While the app is heavily automated, I still appreciate that Copilot marks new transactions for review. It’s a good way to both weed out fraudulent charges, and also be somewhat intentional about your spending habits.

Because the app is relatively new (it launched in early 2020), the company is still catching up to the competition on some table-stakes features. Ugarte told me that his team is almost done building out a detailed cash flow section, which could launch before the end of 2023, but more likely in early 2024. On its website, Copilot also promises a raft of AI-powered features that build on its current “Intelligence” platform, the one that powers its smart expense categorization. These include “smart financial goals,” natural language search, a chat interface, forecasting and benchmarking. That benchmarking, Ugarte tells me, is meant to give people a sense of how they’re doing compared to other Copilot users, on both spending and investment performance. Most of these features should arrive in the ne

Copilot does a couple interesting things for new customers that distinguish it from the competition. There’s a “demo mode” that feels like a game simulator; no need to add your own accounts. The company is also offering two free months with RIPMINT — a more generous introductory offer than most. When it finally does come time to pony up, the $7.92 monthly plan is cheaper than some competing apps, although the $95-a-year-option is in the same ballpark.

The best free budgeting app: NerdWallet

You may know NerdWallet as a site that offers a mix of personal finance news, explainers and guides. I see it often when I google a financial term I don’t know and sure enough, it’s one of the sites I’m most likely to click on. As it happens, NerdWallet also has the distinction of offering one of the only free budget tracking apps I tested. In fact, there is no paid version; nothing is locked behind a paywall. The main catch: There are ads everywhere. To be fair, the free version of Mint was like this, too.

Even with the inescapable credit card offers, NerdWallet has a clean, easy-to-understand user interface, which includes both a web and a mobile app. The key metrics that it highlights most prominently are your cash flow, net worth and credit score. (Of note, although Mint itself offered credit score monitoring, most of its rivals do not.) I particularly enjoyed the weekly insights, which delve into things like where you spent the most money or how much you paid in fees — and how that compares to the previous month. Because this is NerdWallet, an encyclopedia of financial info, you get some particularly specific category options when setting up your accounts (think: a Roth or non-Roth IRA).

Dana Wollman / Engadget

As a budgeting app, NerdWallet is more than serviceable, if a bit basic. Like other apps I tested, you can set up recurring bills. Importantly, it follows the popular 50/30/20 budgeting rule, which has you putting 50% of your budget toward things you need, 30% toward things you want, and the remaining 20% into savings or debt repayments. If this works for you, great — just know that you can’t customize your budget to the same degree as some competing apps. You can’t currently create custom spending categories, though a note inside the dashboard section of the app says “you’ll be able to customize them in the future.” You also can’t move items from the wants column to “needs” or vice versa but “In the future, you'll be able to move specific transactions to actively manage what falls into each group.” A NerdWallet spokesperson declined to provide an ETA, though.

Lastly, it’s worth noting that NerdWallet had one of the most onerous setup processes of any app I tested.
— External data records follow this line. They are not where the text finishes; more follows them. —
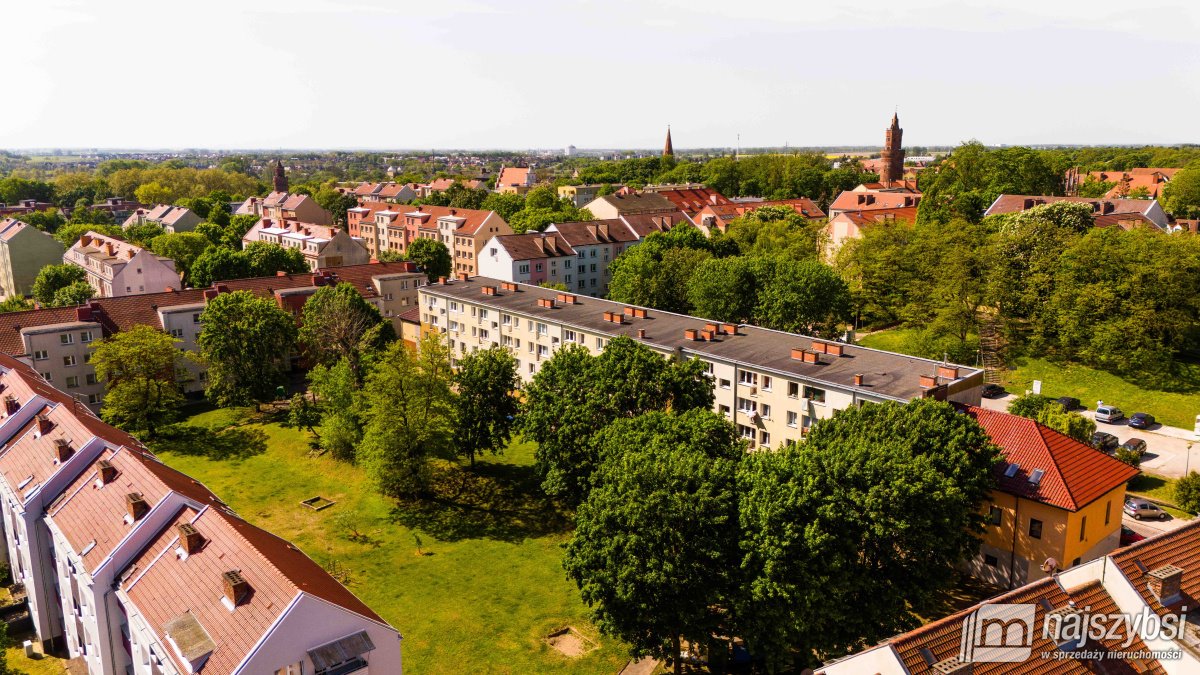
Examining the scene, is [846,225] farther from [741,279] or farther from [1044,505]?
[1044,505]

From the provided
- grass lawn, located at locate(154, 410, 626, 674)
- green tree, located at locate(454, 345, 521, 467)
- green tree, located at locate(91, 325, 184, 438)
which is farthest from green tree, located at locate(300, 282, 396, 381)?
green tree, located at locate(454, 345, 521, 467)

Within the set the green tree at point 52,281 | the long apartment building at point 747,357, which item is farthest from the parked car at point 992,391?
the green tree at point 52,281

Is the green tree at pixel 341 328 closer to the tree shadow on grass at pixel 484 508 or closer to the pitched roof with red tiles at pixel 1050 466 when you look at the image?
the tree shadow on grass at pixel 484 508

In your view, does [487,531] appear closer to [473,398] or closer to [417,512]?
[417,512]

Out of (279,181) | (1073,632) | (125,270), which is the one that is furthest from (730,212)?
(1073,632)

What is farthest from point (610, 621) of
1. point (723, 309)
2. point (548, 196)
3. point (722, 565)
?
point (548, 196)
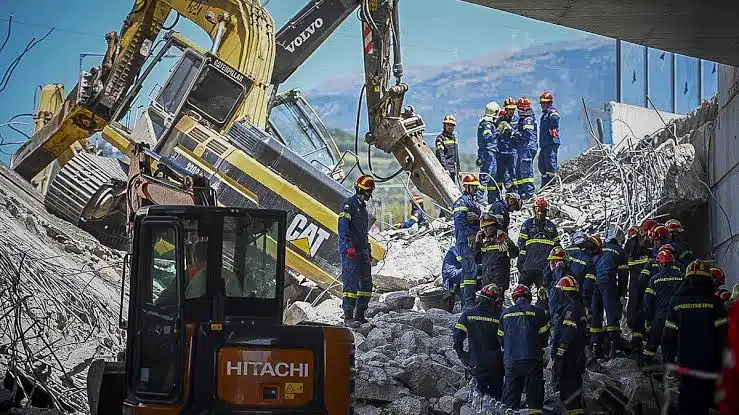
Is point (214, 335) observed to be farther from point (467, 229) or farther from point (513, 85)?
point (513, 85)

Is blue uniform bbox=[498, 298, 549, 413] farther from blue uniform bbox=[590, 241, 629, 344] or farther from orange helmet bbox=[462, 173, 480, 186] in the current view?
orange helmet bbox=[462, 173, 480, 186]

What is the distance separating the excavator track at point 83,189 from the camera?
1543cm

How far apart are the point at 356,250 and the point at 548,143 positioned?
5.47 m

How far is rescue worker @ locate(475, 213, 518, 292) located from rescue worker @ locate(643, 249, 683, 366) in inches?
59.2

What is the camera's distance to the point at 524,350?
9.88m

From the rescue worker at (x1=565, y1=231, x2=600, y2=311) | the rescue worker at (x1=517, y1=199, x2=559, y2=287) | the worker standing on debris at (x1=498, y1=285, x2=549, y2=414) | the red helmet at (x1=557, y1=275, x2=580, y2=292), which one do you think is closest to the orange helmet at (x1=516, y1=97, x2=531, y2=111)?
the rescue worker at (x1=517, y1=199, x2=559, y2=287)

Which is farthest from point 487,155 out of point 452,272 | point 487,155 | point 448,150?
point 452,272

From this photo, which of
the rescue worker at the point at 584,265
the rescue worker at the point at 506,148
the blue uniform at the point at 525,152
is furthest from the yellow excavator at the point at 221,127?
the rescue worker at the point at 584,265

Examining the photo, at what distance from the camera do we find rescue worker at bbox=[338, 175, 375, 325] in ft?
41.4

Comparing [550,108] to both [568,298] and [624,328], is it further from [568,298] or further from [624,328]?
[568,298]

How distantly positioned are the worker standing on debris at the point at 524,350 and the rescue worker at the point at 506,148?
6.62 meters

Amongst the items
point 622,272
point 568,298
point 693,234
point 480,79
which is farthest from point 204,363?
point 480,79

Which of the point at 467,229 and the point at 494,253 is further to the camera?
the point at 467,229

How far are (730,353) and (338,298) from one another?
12.1 m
I don’t think this is a dealbreaker, as you’ll only have to do it once and, hopefully, you aren’t setting up six or seven apps in tandem as I was. What made NerdWallet’s onboarding especially tedious is that every time I wanted to add an account, I had to go through a two-factor authentication process to even get past the Plaid splash screen, and that’s not including the 2FA I had set up at each of my banks. This is a security policy on NerdWallet’s end, not Plaid’s, a Plaid spokesperson says.

Precisely because NerdWallet is one of the only budget trackers to offer credit score monitoring, it also needs more of your personal info during setup, including your birthday, address, phone number and the last four digits of your social security number. It’s the same with Credit Karma, which also does credit score monitoring.
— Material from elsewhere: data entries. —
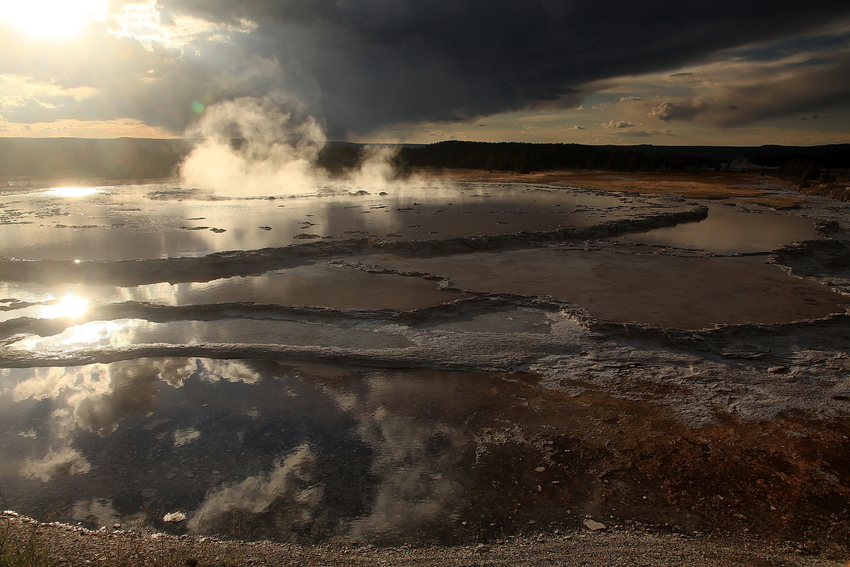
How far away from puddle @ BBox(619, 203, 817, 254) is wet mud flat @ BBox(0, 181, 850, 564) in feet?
12.1

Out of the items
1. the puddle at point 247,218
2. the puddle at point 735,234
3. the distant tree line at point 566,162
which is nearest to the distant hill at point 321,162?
the distant tree line at point 566,162

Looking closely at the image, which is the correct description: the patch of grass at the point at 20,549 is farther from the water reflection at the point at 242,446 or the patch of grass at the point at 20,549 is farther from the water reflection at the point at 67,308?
the water reflection at the point at 67,308

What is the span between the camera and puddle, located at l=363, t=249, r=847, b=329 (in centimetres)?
657

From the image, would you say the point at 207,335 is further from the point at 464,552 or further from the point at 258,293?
the point at 464,552

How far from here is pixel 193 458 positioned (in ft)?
11.4

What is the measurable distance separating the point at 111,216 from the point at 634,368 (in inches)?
656

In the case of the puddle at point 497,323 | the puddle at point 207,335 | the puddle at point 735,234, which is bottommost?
the puddle at point 207,335

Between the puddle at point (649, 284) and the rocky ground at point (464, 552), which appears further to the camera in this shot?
the puddle at point (649, 284)

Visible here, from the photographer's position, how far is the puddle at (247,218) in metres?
11.2

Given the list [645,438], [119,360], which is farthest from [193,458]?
[645,438]

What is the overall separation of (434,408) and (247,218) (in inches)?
508

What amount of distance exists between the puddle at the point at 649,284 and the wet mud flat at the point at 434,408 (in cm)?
7

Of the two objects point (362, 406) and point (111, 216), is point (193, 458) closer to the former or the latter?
point (362, 406)

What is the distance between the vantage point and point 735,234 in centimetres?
1359
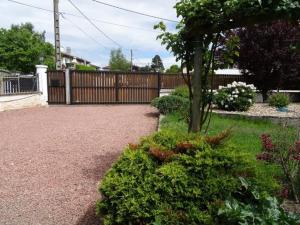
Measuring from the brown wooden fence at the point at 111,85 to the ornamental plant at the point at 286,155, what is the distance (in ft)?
48.1

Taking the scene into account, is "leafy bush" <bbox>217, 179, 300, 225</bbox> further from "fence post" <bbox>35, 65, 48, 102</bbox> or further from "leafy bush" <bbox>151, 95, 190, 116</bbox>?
"fence post" <bbox>35, 65, 48, 102</bbox>

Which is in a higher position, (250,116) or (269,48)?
(269,48)

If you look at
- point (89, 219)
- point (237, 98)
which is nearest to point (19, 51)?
point (237, 98)

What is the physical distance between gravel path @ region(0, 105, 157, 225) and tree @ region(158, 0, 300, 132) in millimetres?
1863

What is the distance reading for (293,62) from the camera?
15.7 m

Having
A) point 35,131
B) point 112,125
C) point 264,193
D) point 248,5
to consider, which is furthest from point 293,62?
point 264,193

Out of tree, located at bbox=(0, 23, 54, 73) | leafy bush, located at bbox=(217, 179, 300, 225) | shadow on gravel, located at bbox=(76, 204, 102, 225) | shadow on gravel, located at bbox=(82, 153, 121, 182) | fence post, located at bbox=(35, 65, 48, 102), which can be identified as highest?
tree, located at bbox=(0, 23, 54, 73)

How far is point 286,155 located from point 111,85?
15.4 meters

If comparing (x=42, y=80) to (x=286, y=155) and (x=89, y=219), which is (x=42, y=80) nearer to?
(x=89, y=219)

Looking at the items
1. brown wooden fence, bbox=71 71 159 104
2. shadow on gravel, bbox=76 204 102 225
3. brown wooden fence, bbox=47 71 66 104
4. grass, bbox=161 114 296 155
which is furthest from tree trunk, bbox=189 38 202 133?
brown wooden fence, bbox=47 71 66 104

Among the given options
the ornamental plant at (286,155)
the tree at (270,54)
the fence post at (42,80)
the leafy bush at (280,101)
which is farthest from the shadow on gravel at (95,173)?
the fence post at (42,80)

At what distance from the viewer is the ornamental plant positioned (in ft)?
14.1

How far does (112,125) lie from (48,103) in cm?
892

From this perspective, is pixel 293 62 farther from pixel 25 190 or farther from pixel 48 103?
pixel 25 190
Related to the setup process, I found that NerdWallet was less adept than other apps at automatically detecting my regular income. In my case, it counted a large one-time wire transfer as income, at which point my only other option was to enter my income manually (which is slightly annoying because I would have needed my pay stub handy to double-check my take-home pay).
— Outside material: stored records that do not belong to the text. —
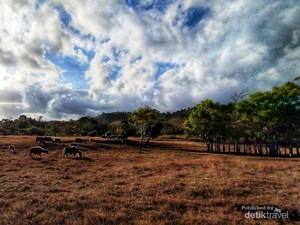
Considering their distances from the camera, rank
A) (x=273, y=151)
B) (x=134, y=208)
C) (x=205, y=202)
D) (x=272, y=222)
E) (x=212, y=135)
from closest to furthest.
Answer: (x=272, y=222) → (x=134, y=208) → (x=205, y=202) → (x=273, y=151) → (x=212, y=135)

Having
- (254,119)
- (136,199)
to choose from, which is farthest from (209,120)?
(136,199)

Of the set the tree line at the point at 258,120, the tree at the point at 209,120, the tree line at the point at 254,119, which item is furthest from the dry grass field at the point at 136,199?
the tree at the point at 209,120

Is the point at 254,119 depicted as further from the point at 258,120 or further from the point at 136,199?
the point at 136,199

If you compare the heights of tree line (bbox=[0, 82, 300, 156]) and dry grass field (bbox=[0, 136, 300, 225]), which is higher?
tree line (bbox=[0, 82, 300, 156])

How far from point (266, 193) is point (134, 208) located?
990 cm

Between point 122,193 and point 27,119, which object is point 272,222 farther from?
point 27,119

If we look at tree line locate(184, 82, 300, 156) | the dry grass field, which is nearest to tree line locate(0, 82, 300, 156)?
tree line locate(184, 82, 300, 156)

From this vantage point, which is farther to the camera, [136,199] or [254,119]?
[254,119]

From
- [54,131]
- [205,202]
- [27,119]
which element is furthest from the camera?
[27,119]

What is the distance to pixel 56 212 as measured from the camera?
13.6 metres

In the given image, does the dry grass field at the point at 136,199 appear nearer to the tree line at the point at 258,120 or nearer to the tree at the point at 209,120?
the tree line at the point at 258,120

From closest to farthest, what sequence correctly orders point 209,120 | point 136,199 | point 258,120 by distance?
1. point 136,199
2. point 258,120
3. point 209,120

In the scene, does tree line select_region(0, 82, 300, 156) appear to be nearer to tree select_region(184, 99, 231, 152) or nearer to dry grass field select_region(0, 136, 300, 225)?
tree select_region(184, 99, 231, 152)

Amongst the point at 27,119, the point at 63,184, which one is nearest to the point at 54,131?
the point at 27,119
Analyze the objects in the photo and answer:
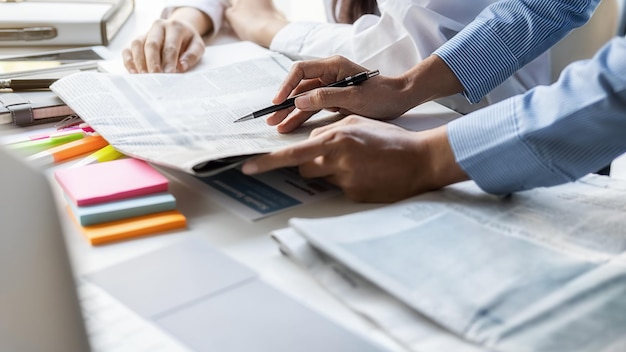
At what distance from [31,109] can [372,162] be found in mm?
473

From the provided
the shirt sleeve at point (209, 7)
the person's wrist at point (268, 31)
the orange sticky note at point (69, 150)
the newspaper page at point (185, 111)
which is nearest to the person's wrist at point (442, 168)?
the newspaper page at point (185, 111)

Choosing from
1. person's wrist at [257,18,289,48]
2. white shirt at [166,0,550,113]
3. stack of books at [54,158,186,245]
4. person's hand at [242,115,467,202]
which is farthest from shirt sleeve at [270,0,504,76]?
stack of books at [54,158,186,245]

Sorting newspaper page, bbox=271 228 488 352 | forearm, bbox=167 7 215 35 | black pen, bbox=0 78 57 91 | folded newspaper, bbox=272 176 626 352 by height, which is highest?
forearm, bbox=167 7 215 35

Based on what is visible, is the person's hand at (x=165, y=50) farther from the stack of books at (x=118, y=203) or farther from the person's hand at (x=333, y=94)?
the stack of books at (x=118, y=203)

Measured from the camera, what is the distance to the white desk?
1.64ft

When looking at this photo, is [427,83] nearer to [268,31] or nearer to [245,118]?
[245,118]

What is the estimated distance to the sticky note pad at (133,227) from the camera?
1.93 feet

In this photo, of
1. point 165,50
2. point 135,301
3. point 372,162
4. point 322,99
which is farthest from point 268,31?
point 135,301

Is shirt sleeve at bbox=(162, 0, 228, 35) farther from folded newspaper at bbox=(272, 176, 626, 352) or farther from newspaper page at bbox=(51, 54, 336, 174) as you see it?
folded newspaper at bbox=(272, 176, 626, 352)

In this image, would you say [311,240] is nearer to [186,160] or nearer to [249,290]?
[249,290]

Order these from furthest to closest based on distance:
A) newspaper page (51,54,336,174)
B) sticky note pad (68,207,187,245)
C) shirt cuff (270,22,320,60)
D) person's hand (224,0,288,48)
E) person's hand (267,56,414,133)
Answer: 1. person's hand (224,0,288,48)
2. shirt cuff (270,22,320,60)
3. person's hand (267,56,414,133)
4. newspaper page (51,54,336,174)
5. sticky note pad (68,207,187,245)

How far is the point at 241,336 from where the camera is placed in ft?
1.50

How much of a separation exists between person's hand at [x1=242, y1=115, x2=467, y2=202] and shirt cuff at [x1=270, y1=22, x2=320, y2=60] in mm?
494

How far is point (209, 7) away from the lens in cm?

Budgeting apps we also tested

YNAB

YNAB is, by its own admission, “different from anything you’ve tried before.” The app, whose name is short for You Need a Budget, promotes a so-called zero-based budgeting system, which forces you to assign a purpose for every dollar you earn. A frequently used analogy is to put each dollar in an envelope; you can always move money from one envelope to another in a pinch. These envelopes can include rent and utilities, along with unforeseen expenses like holiday gifts and the inevitable car repair. The idea is that if you budget a certain amount for the unknowns each month, they won’t feel like they’re sneaking up on you.

Importantly, YNAB is only concerned with the money you have in your accounts now. The app does not ask you to provide your take-home income or set up recurring income payments (although there is a way to do this). The money you will make later in the month through your salaried job is not relevant, because YNAB does not engage in forecasting.

The app is harder to learn than any other here, and it requires more ongoing effort from the user. And YNAB knows that. Inside both the mobile and web apps are links to videos and other tutorials. Although I never quite got comfortable with the user interface, I did come to appreciate YNAB’s insistence on intentionality. Forcing users to draft a new budget each month and to review each transaction is not necessarily a bad thing. As YNAB says on its website, “Sure, you’ve got pie charts showing that you spent an obscene amount of money in restaurants — but you’ve still spent an obscene amount of money in restaurants.” I can see this approach being useful for people who don’t tend to have a lot of cash in reserve at a given time, or who have spending habits they want to correct (to riff off of YNAB’s own example, ordering Seamless four times a week).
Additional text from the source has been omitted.